Strangely though, as I first entered the city, my experience told me that the quote is wrong. Perhaps because I entered via the W3 commercial thoroughfare and not the Eixon Monumental, I traversed the entire length of the city from south to north with hardly the feeling I was inhabiting a monument.
The city is divided quite distinctly between the space of the monuments and the space of living…one axis for each. The monumental axis contains almost all of Brasilia’s famous buildings, stretching from the southeast tip of the center to the western edge near Lake Paranoa. There are many vantage points for viewing the white volumes marching resolutely across the landscape; from most points within the axis they look pretty good. But when you leave, and enter the residential wing, you are in another place. You might get a glimpse of the cathedral from the L2, or maybe you’ll see part of the congress from the shopping mall, but you have left the monumental zone and entered a different type of place that isn’t so much monument as it is systematic repetition.

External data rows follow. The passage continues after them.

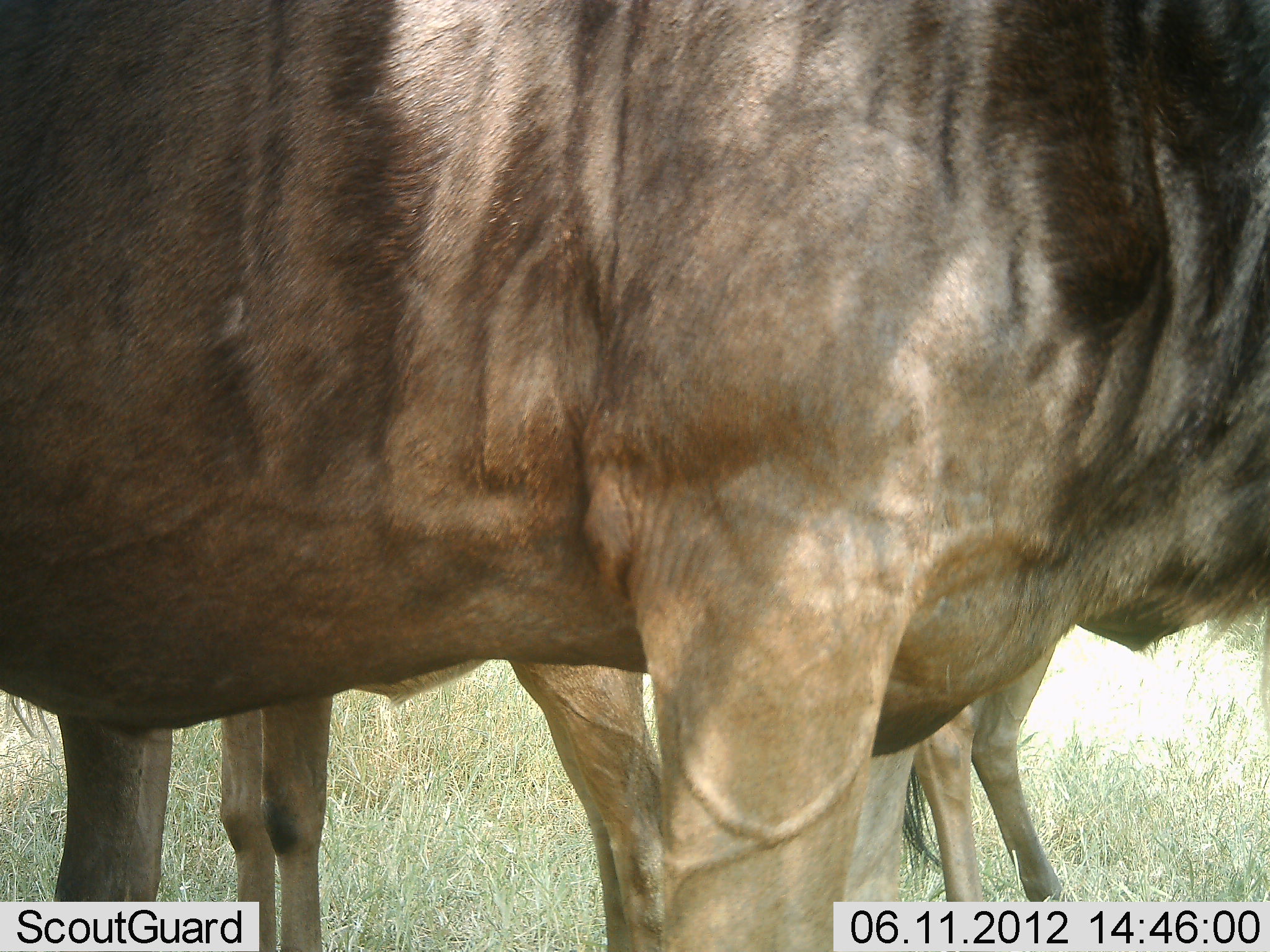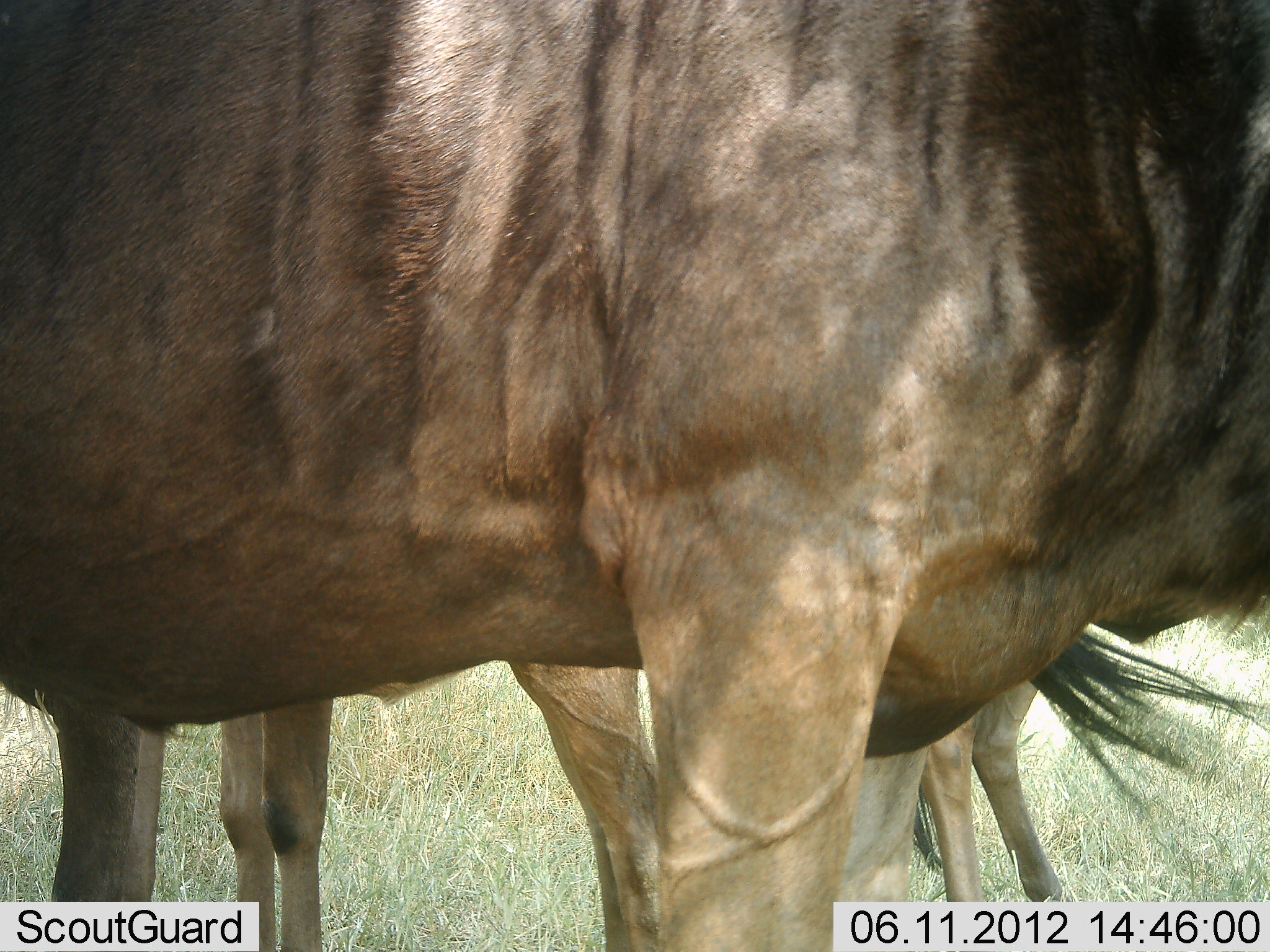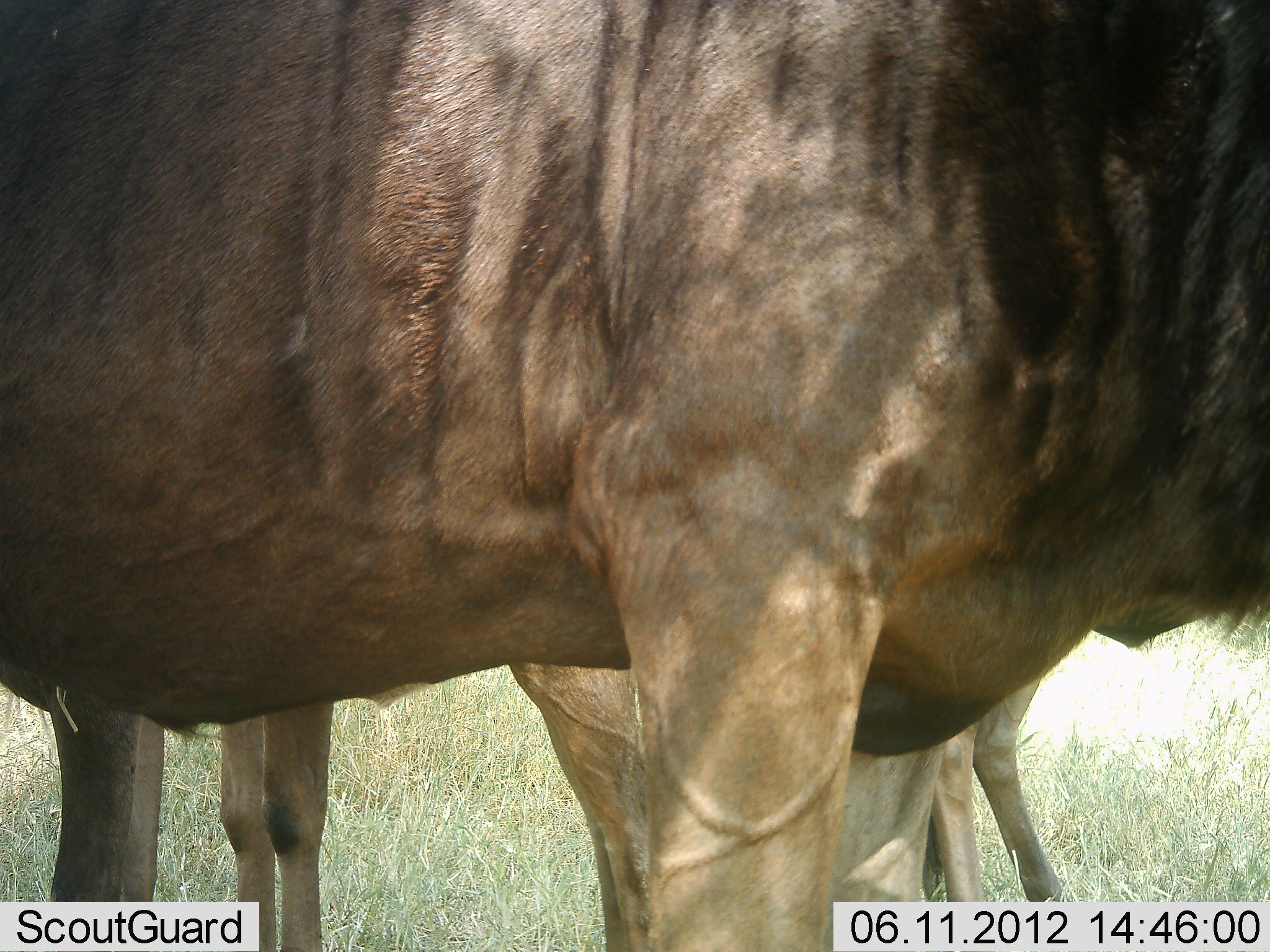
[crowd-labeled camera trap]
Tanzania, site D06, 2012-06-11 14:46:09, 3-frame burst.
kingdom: Animalia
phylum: Chordata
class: Mammalia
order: Artiodactyla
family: Bovidae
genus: Connochaetes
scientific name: Connochaetes taurinus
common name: blue wildebeest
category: wildebeest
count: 3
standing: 100%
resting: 0%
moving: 0%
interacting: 0%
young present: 40%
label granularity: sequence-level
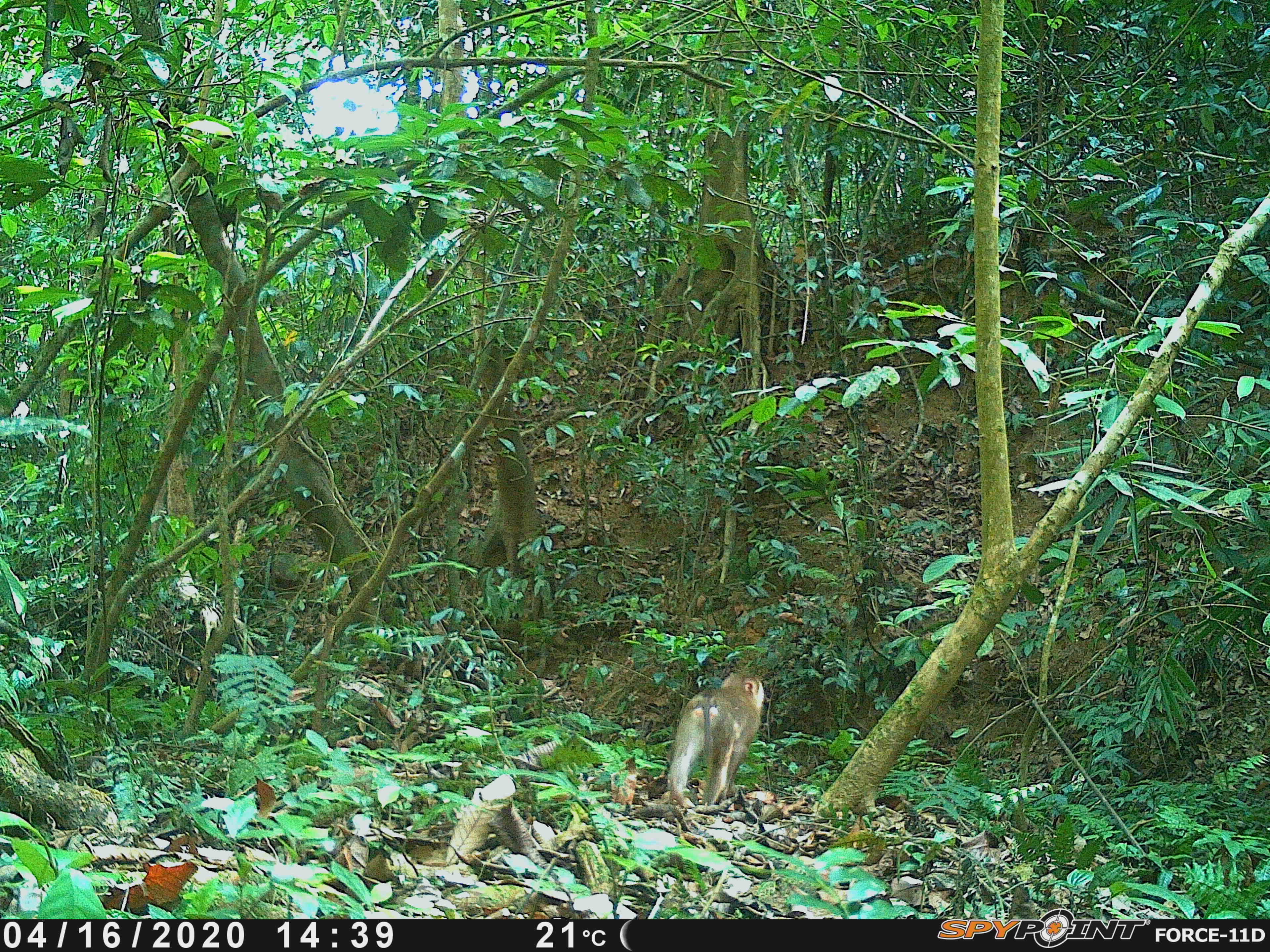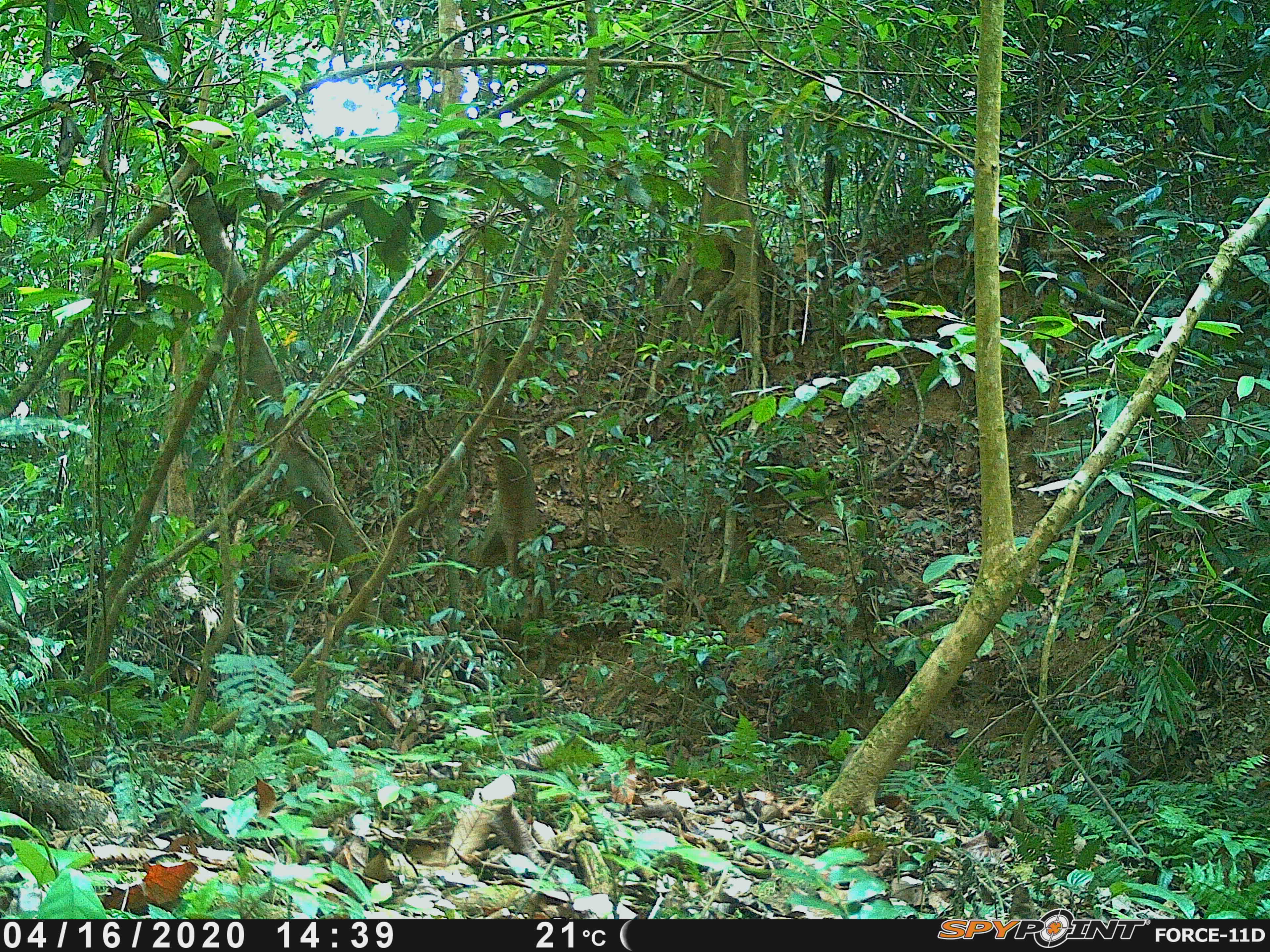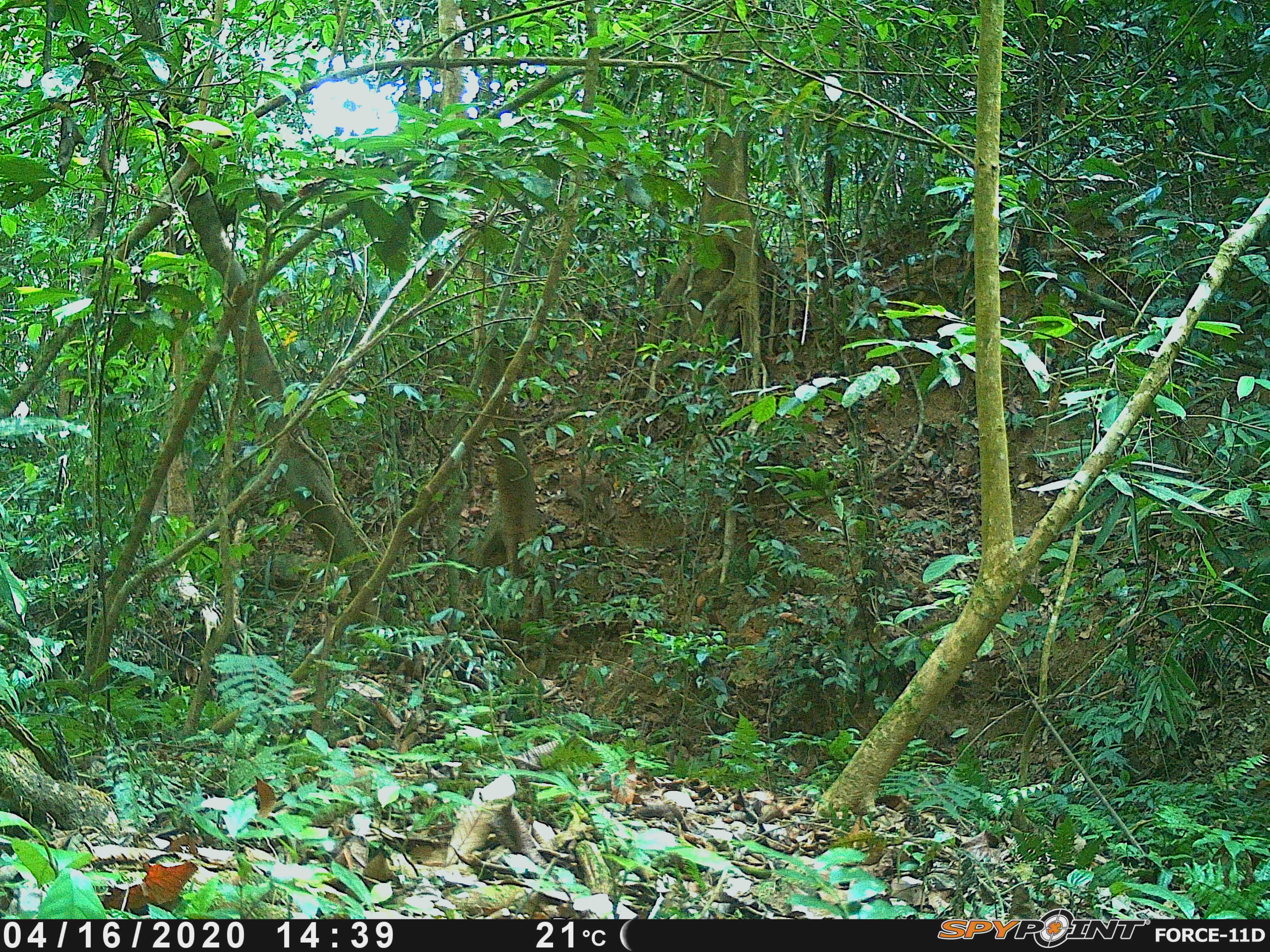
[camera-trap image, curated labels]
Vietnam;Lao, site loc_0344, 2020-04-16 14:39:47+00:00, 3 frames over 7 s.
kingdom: Animalia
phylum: Chordata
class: Mammalia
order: Primates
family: Cercopithecidae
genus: Macaca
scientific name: Macaca nemestrina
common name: pig-tailed macaque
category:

The architecture of the residential wings followed a similar aesthetic as the monumental axis, with pure forms and an openness reflected in the presence of clear glass and ventilated space, both inside and out. What has been the biggest difference between the two areas of the city results from the sacredness of the former, and the diverse ownership of the latter.
The monumental axis is Brasilia’s image. It is powerful and memorable and huge. It also belongs to the government, which maintains a relatively uniform approach to its architecture. On the other hand, Brasilia’s residences and commercial complexes sit under a pile of complicated ownership systems that all lend their voice to building developments. This has resulted in a cacophonous mixture of architectural styles and articulations, bursting from the seams of an oppressive corset of urban regulation.
On the ground, the divisions between these two zones are quite definite. Large embankments and open empty fields separate the borders. But when you look on to the city from afar, that powerful image simply melts into the sea of a writhing urban metropolis.